WHAT YOU SHOULD DO
In the records that follow, find the line containing "scientific name: Canis latrans" and the line containing "common name: mule deer", then transcribe both and every line between them exactly, omitting pictures.
··· WORKING DATA ···
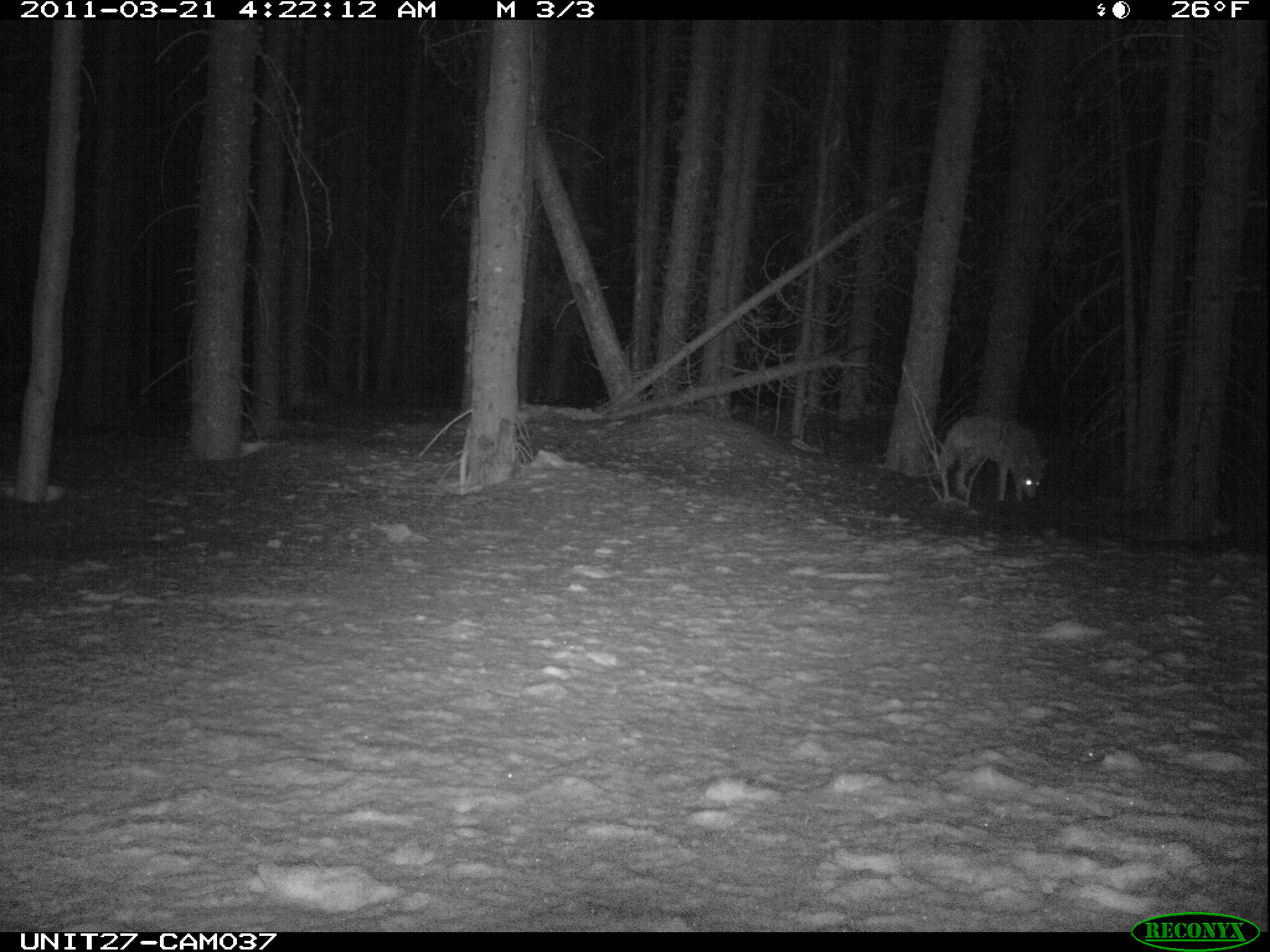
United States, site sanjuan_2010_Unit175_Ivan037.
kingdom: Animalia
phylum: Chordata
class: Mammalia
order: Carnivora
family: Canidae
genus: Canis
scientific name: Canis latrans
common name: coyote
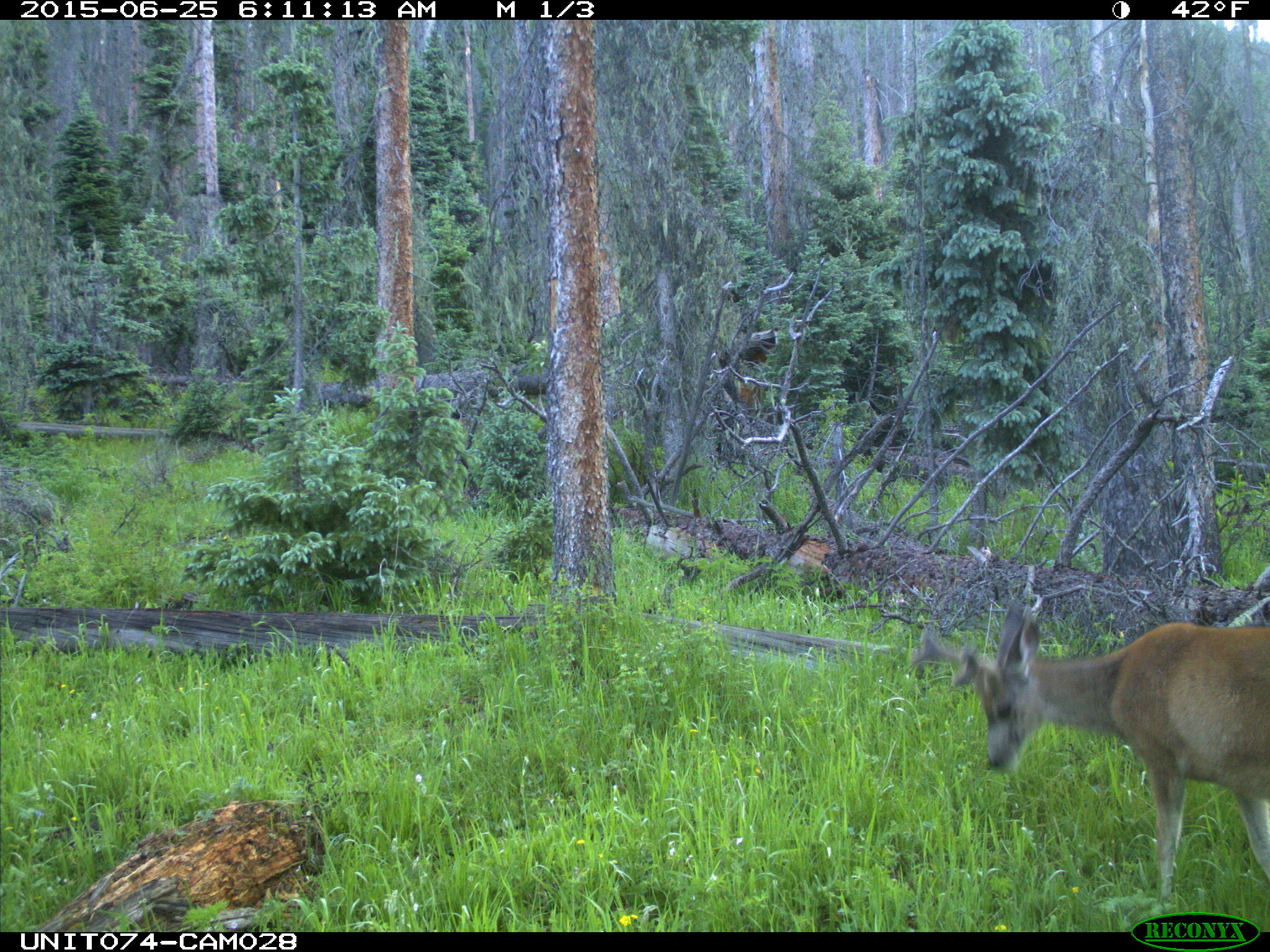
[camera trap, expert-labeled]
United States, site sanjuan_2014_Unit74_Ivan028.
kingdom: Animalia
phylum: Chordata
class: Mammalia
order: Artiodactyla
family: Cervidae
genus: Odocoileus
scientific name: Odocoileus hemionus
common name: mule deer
···
··· WORKING DATA ···
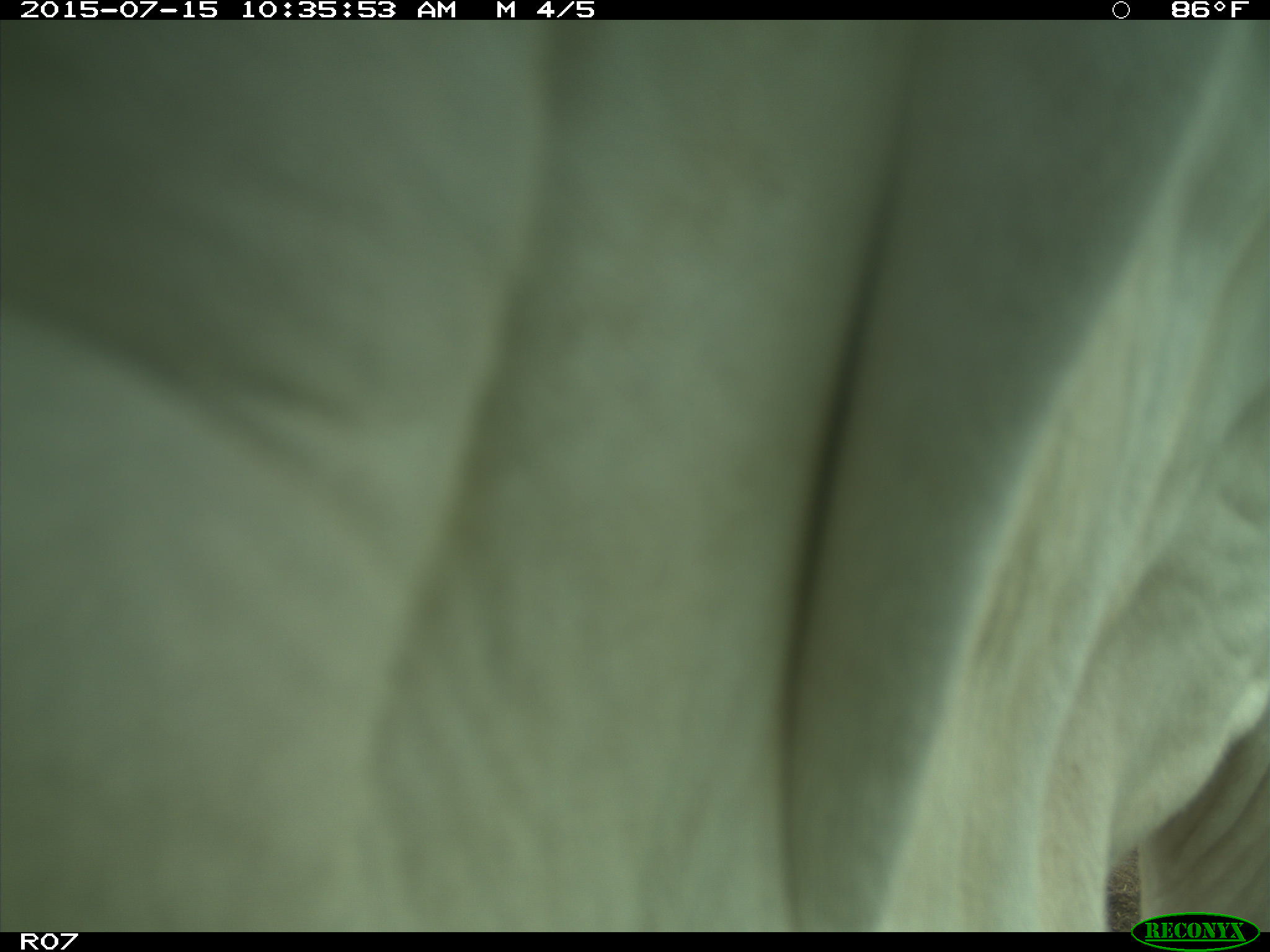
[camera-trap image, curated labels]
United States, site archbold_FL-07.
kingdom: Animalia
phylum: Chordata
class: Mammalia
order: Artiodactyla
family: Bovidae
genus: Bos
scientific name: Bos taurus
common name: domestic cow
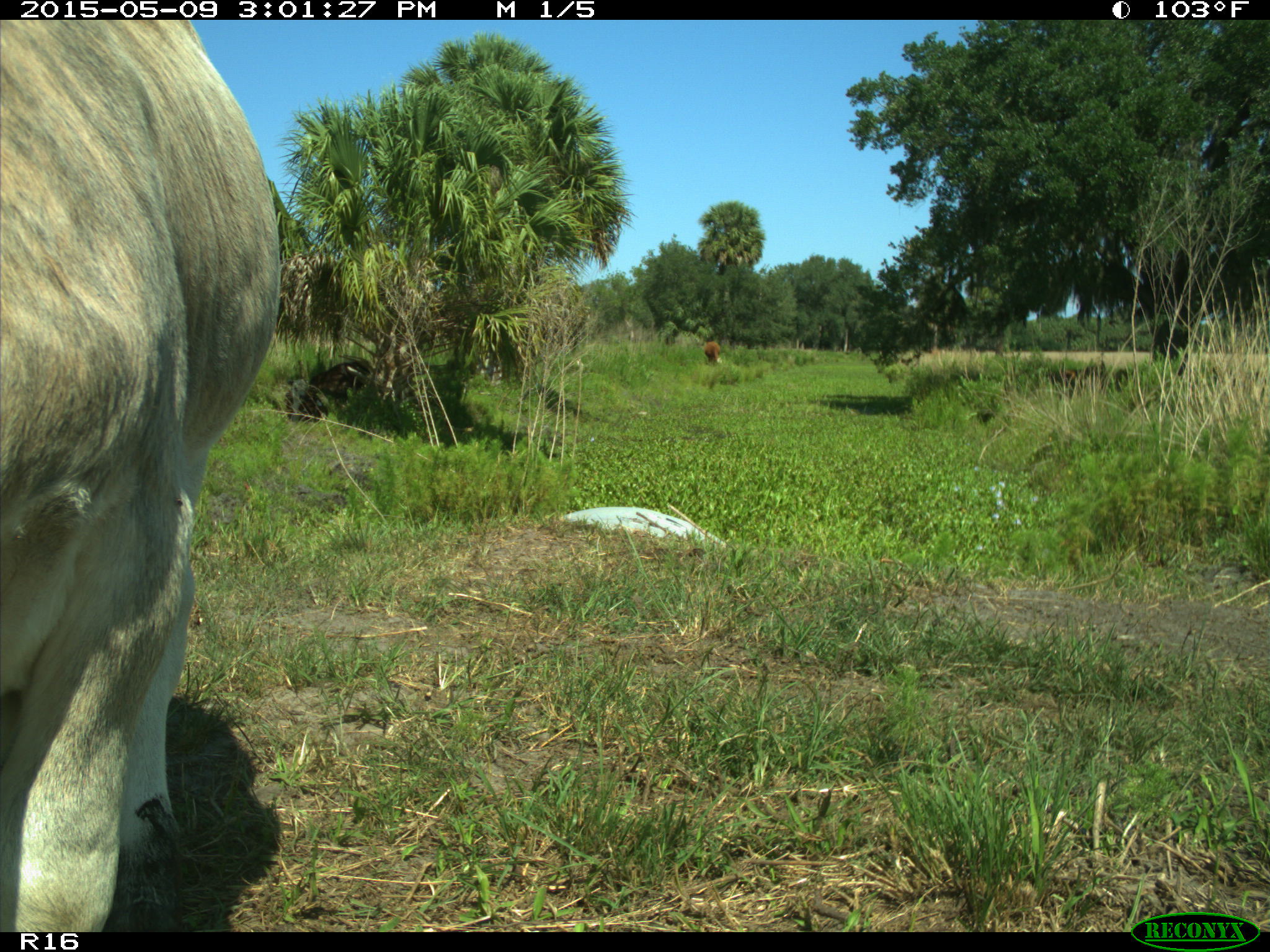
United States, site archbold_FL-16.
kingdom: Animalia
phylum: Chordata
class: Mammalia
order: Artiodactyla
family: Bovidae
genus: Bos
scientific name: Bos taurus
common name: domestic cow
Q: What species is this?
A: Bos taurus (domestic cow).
···
··· WORKING DATA ···
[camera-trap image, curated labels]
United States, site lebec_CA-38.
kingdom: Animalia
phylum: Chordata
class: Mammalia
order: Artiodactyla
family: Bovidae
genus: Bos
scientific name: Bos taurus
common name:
···
RESULT
scientific name: Canis latrans
common name: coyote
[camera trap, expert-labeled]
United States, site sanjuan_2014_Unit74_Ivan028.
kingdom: Animalia
phylum: Chordata
class: Mammalia
order: Artiodactyla
family: Cervidae
genus: Odocoileus
scientific name: Odocoileus hemionus
common name: mule deer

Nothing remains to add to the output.